Neoliberalismo: concentración y desigualdad

“Bueno a lo largo de estos años una obsesión para mí fue tratar de descifrar, de entender, de abrir el monstruo neoliberal; que creo que hay que pensarlo cotidianamente. Uno de sus puntos nucleares tiene que ver justamente con la construcción de sentido común y la subjetivación en el interior de la sociedad. Eso va ligado con algunas categorías que el neoliberalismo proyecta de una manera exponencial: el concepto de meritocracia, gerenciar la propia libertad pero también la idea del éxito y de la riqueza. Ésta última como un bien social, como algo moralmente intachable. Lo que antes era una cuestión del pudor, que era no exponer demasiado la riqueza, en los años del neoliberalismo se invirtió completamente.
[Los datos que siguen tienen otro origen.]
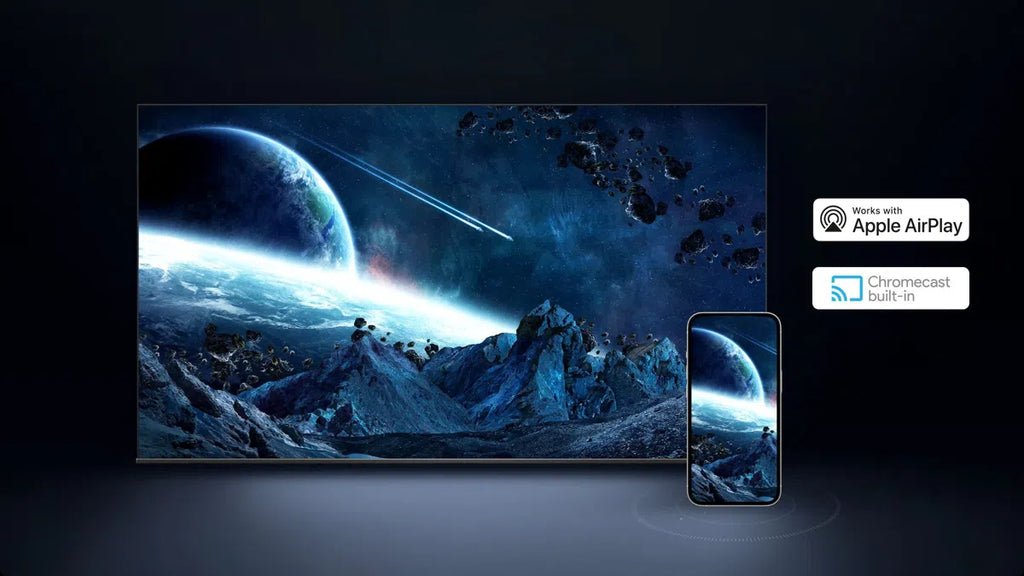 TCL 65'' C755 QD-Mini LED 4K Google TV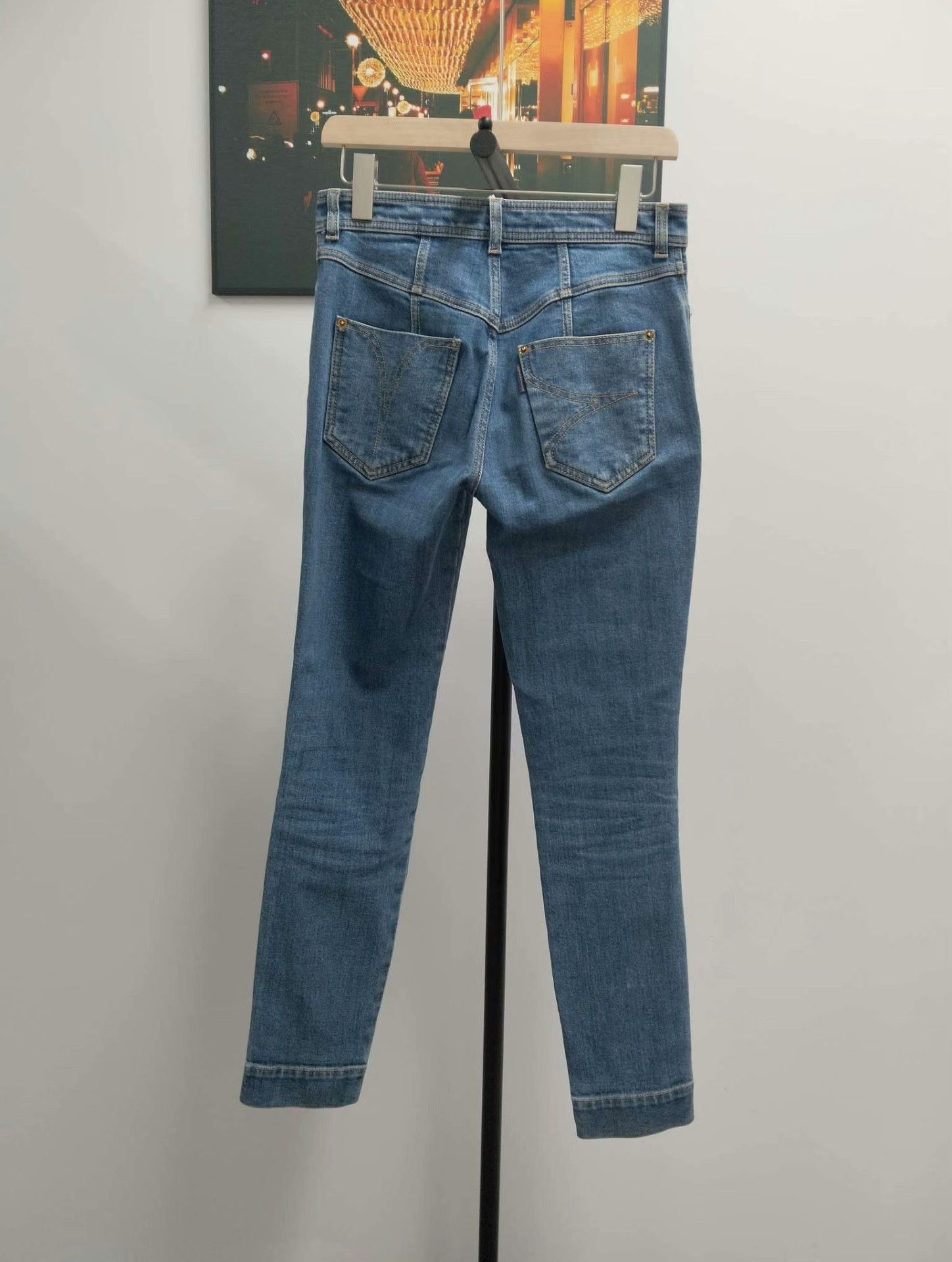 Louis Vuitton Louis Vuitton Denim Denim Jeans 38 Men Size US 38 / EU 54 - 2 Thumbnail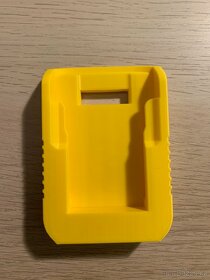 nové držáky na baterie DeWalt 18V(20V) - 6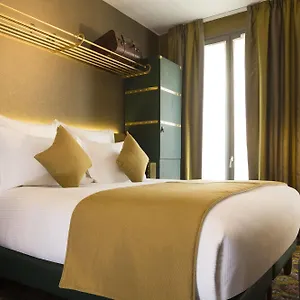 Hotell Whistler - Gare Du Nord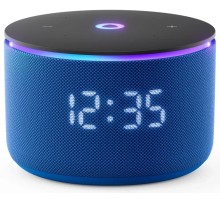 Умная колонка Яндекс Станция Мини 3 Про с Алисой, синяя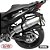 Protetor Traseiro  Bmw F800r 2010+spto096 Scam - Imagem 3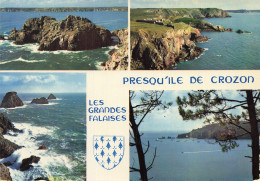 Delcampe - 29 CROZON LA PRESQU ILE - Crozon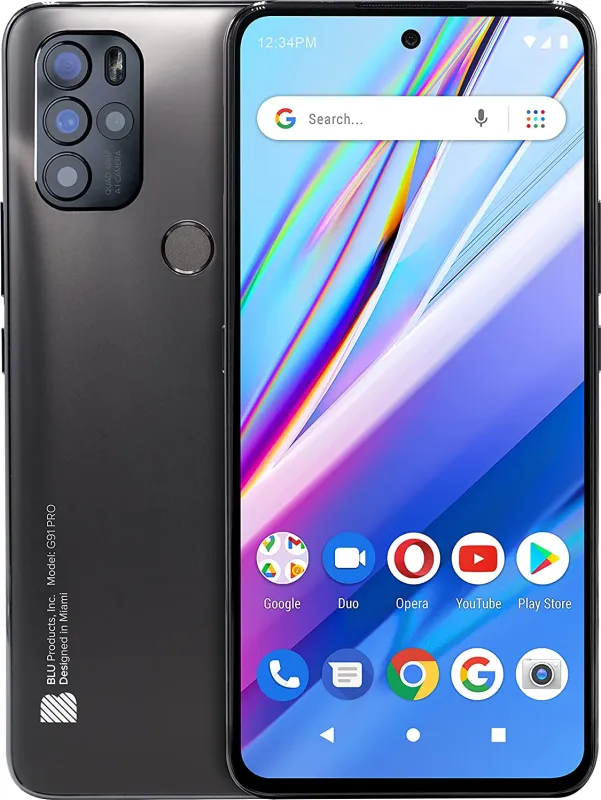 BLU G91 Pro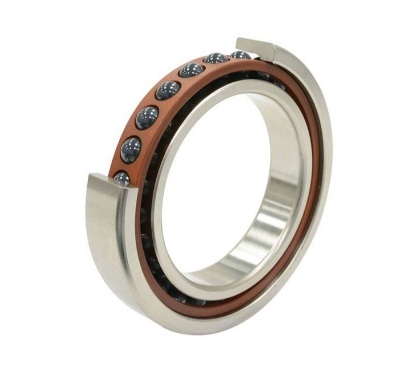 7028ACD/HCP4A super-precision ball bearings, 25&deg; contact angle,  high-capacity design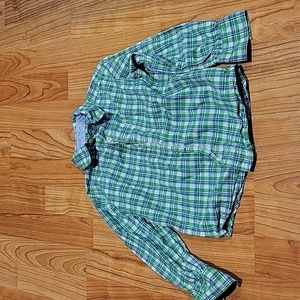 3t Carter's Button Up Shirt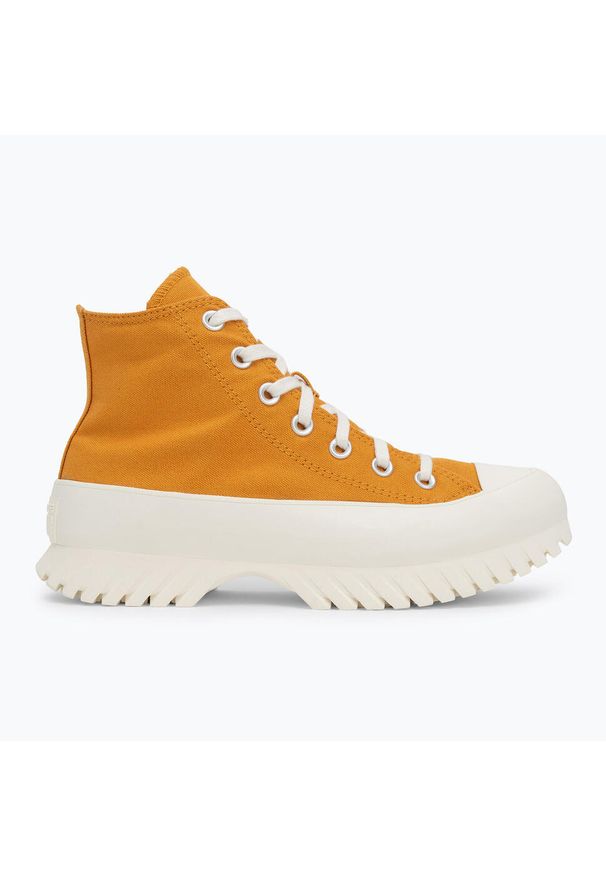 Buty Converse Chuck Taylor All Star Lugged 2.0. Kolor: pomarańczowy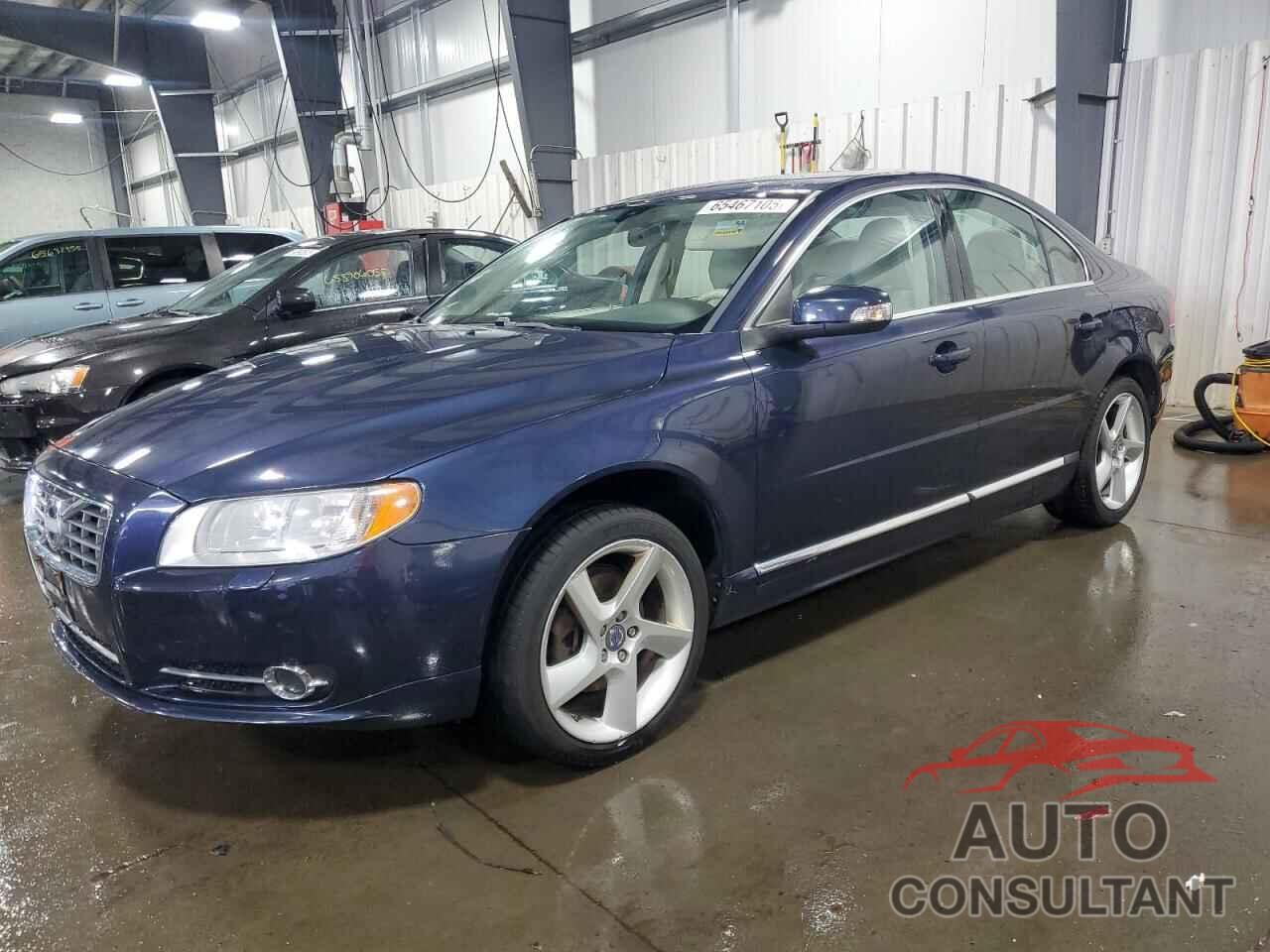 VOLVO S80 2010 - YV1982AS4A1121311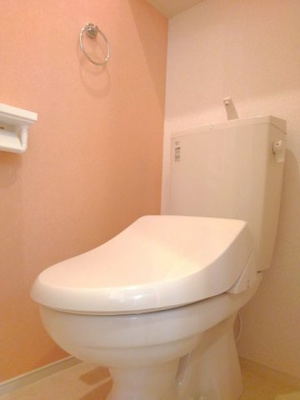 【トイレ】 | フリーデ　エス | シンプルで使いやすいトイレです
Al revés, exponer la riqueza, ricos y famosos, hablar de miles y miles de millones de dólares en las fortunas individuales mientras la mitad de la humanidad ni siquiera vive con un dólar diario”. 

“el neoliberalismo es la búsqueda de una nueva humanidad atravesada por un tipo de valores que permiten la impudicia brutal de fortunas incalculables”

“Es un nivel de barbarie, de impudicia, como nunca el propio capitalismo se planteó mostrarle a la sociedad. Eso significa que el neoliberalismo ha sido una máquina de construcción de sociedad y de individuo. No es simplemente algo que está ligado a la acumulación y la economía; es básicamente la búsqueda de una nueva humanidad. Una nueva humanidad atravesada por un tipo de valores que permiten la impudicia brutal de fortunas incalculables y riquezas demenciales. Yo creo que hay que atacar por ese lado”.

“La peste lo que puso en evidencia, para la ingenuidad de los que no querían ver lo que se veía mucho antes de que la peste lo pusiera en evidencia, es la brutalidad de la desigualdad y el crecimiento de la pobreza. Pero el punto clave del neoliberalismo es la desigualdad; y la relación entre desigualdad y riqueza es la clave de todo este asunto. No es tanto la pobreza, que por supuesto también es una consecuencia, sobre todo en los países periféricos, de la mayor desigualdad. Pero el núcleo estructural, el núcleo ideológico, el núcleo cultural, es la desigualdad. Son justamente esas asimetrías que se naturalizan, que se convierten en intocables. Al mismo tiempo se elabora un relato muy sofisticado en el que la riqueza es un bien maravilloso y que el éxito que te ha llevado a encontrarte con miles de millones de dólares es la prueba evidente de que sos un triunfador en la vida”.

“Bueno me parece que hay que hacer un trabajo que es difícil por la industria de la cultura que está puesta a disposición de esta visión. O sea, entrás a un supermercado o a un shopping center, y ya entrás a una máquina que produce subjetivación, que produce identidad, que va estableciendo una relación entre tu percepción del mundo y el mundo que efectivamente te están mostrando. Entonces contra eso hay que hacer una lucha persistente, compleja y muy desigual; porque a eso hay que agregarle el peso del imaginario de la mercancía en la sociedad contemporánea, del dinero, la problemática del resentimiento social, los nuevos racismos y la meritocracia. Todo lo que te bombardean cotidianamente y que una persona común y corriente es como si tomara agua; toma valores. Porque el neoliberalismo genera valores, no es que no genere valores. Lo que pasa es que los valores que genera son un espanto; pero esos valores vos los tomás todos los días sin darte cuenta cuando pensás que estás tomando agua”.